Riel returned the toast, but privately he found this sentiment odd. Thirteen was his Wreath Day, the day he had entered adolescence; and twenty was when he reached the age of majority. Perhaps Corell was simply confused and had forgotten his age; certainly his parents wouldn’t have talked much about him to their friends and guests.
The other oddity came when another woman happened to ask Riel: “Tell me, what do boys your age like to do?”
“I’m not sure,” Riel replied. He knew what he liked to do. Besides reading, which was his primary interest and one that he would not belittle by calling a hobby, he liked very specific things: he enjoyed building things from metal but not wood; he took pleasure in watching birds fly but could not be persuaded to pet the gardener’s cat; he kept lists of words he particularly liked or disliked the sounds of. At the moment he thought “protectorate” was especially beautiful but could not bear the word “torrid.”

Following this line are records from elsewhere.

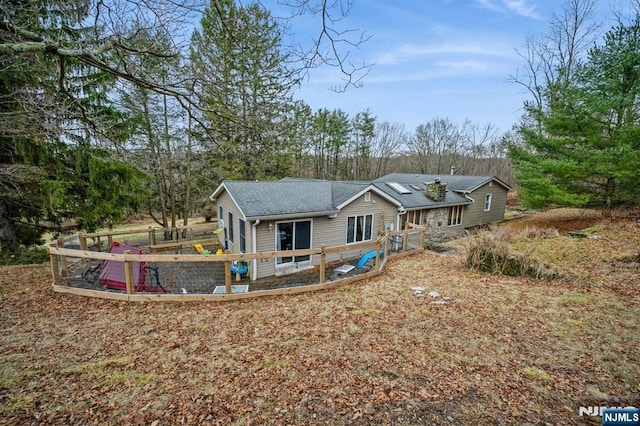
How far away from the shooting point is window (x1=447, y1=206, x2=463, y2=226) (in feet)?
60.2

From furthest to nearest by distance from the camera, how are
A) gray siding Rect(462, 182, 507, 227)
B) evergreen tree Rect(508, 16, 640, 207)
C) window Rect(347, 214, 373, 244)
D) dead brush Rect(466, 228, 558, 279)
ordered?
gray siding Rect(462, 182, 507, 227)
window Rect(347, 214, 373, 244)
evergreen tree Rect(508, 16, 640, 207)
dead brush Rect(466, 228, 558, 279)

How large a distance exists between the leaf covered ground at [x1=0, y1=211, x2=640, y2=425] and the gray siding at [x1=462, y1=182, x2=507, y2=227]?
13586mm

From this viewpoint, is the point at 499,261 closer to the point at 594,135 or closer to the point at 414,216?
the point at 414,216

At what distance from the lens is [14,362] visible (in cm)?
354

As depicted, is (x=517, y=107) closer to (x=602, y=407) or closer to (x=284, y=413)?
(x=602, y=407)

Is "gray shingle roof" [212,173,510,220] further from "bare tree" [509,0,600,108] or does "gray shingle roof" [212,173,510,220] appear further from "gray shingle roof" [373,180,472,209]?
"bare tree" [509,0,600,108]

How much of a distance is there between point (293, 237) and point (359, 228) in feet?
11.3

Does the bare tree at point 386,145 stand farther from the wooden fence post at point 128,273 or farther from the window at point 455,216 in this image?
the wooden fence post at point 128,273

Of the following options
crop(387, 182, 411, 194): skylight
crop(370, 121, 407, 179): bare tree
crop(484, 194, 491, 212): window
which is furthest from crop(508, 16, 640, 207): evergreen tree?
crop(370, 121, 407, 179): bare tree

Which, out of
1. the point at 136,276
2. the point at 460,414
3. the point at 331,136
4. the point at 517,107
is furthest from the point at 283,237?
the point at 331,136

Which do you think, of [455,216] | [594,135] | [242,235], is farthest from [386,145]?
[242,235]

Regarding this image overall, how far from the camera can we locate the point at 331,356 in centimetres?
365

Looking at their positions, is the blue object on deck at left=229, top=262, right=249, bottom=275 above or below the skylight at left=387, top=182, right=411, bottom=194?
below

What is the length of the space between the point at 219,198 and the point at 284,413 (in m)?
12.5
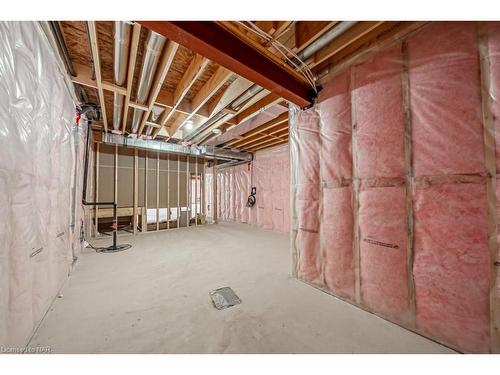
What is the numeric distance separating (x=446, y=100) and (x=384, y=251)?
1.16m

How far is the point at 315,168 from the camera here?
2.11m

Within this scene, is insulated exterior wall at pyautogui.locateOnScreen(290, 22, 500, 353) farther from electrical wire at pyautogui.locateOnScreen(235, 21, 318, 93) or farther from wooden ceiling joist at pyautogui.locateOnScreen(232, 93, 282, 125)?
wooden ceiling joist at pyautogui.locateOnScreen(232, 93, 282, 125)

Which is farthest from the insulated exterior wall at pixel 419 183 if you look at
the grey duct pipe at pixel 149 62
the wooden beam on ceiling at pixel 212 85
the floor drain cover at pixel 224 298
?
the grey duct pipe at pixel 149 62

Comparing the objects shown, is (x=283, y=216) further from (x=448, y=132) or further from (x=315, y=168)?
(x=448, y=132)

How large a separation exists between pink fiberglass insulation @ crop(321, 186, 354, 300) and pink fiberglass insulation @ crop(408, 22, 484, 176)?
24.6 inches

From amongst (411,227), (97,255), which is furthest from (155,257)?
(411,227)

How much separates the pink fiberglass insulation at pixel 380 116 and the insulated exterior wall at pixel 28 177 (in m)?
2.38

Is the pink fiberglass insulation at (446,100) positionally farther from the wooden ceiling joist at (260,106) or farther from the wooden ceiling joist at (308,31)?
the wooden ceiling joist at (260,106)

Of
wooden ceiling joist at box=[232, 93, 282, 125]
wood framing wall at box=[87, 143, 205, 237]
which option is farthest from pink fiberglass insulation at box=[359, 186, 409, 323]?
wood framing wall at box=[87, 143, 205, 237]

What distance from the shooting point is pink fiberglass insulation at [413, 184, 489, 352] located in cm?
113

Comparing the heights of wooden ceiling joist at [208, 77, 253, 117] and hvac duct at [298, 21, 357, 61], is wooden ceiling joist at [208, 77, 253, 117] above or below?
above

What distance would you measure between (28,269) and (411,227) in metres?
2.67

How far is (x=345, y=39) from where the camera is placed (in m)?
1.57

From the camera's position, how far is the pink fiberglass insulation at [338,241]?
1.78 m
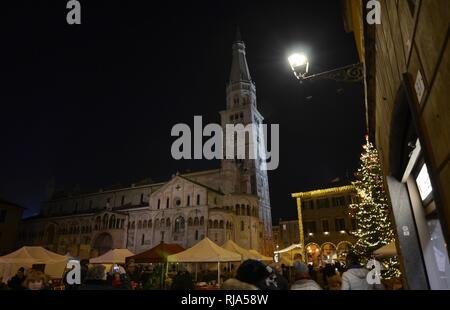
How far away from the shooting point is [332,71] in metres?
6.69

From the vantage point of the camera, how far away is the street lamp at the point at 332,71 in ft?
22.2

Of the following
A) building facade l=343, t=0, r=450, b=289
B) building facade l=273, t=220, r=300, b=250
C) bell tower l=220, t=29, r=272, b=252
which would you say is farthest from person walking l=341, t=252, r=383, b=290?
building facade l=273, t=220, r=300, b=250

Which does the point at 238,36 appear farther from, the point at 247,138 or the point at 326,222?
the point at 326,222

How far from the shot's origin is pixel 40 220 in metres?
61.2

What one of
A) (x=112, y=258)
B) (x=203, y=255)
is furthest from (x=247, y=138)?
(x=203, y=255)

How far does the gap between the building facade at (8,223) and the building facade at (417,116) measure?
50.6 m

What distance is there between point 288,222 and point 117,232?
Answer: 1546 inches

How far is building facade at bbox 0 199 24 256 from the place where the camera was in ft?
134

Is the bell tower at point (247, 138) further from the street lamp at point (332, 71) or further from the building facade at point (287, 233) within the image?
the street lamp at point (332, 71)

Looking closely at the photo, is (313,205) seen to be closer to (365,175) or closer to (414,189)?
(365,175)

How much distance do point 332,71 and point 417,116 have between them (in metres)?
3.56
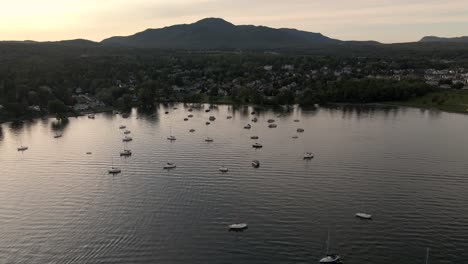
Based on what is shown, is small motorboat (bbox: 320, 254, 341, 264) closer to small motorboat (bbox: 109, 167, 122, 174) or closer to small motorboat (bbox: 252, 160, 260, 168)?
small motorboat (bbox: 252, 160, 260, 168)

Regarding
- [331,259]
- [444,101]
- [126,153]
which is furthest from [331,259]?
[444,101]

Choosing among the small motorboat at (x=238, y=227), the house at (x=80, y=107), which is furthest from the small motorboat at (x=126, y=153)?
the house at (x=80, y=107)

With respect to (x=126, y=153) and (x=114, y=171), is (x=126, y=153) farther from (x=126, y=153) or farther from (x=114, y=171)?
(x=114, y=171)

“Well,” the woman said. “You have keen acumen for one so young. I look forward to conducting further business with you.”
His mother turned hastily to the woman and said, “Of course, Riel returns the same sentiment. Don’t you, Riel?”
He looked from his mother, with her nervous smile, to the confusion of the other woman. Then at Rosella Starik, watching the whole thing unfold with an amused expression, and his father, who seemed to be ignoring the whole thing altogether. And then it began to occur to him:
His parents were keeping something secret from him. But it was not an affair.
It was something involving him.
That night, when the festivities were in full swing and the adults were preoccupied in the parlor on the far end of the mansion, Riel slipped down in silence to his father’s drawing room. He knew what key unlocked the door, now, and had memorized the combination to the safe in which his father kept the account books. He was not a particularly brave boy, but he was decisive and confident in his own ability to lie out of most situations. And the questions of the last few weeks gnawed and nipped out him. He wouldn’t be able to sleep until he learned once and for all what was going on.
The door to the safe glided open as if the hinges had been oiled just for him. Riel riffled carefully through the various tomes that he had become familiar with: there was nothing here that he hadn’t already seen from his work with his father.
But then, at the back of the safe, there was a little leather sheath that read: RIEL.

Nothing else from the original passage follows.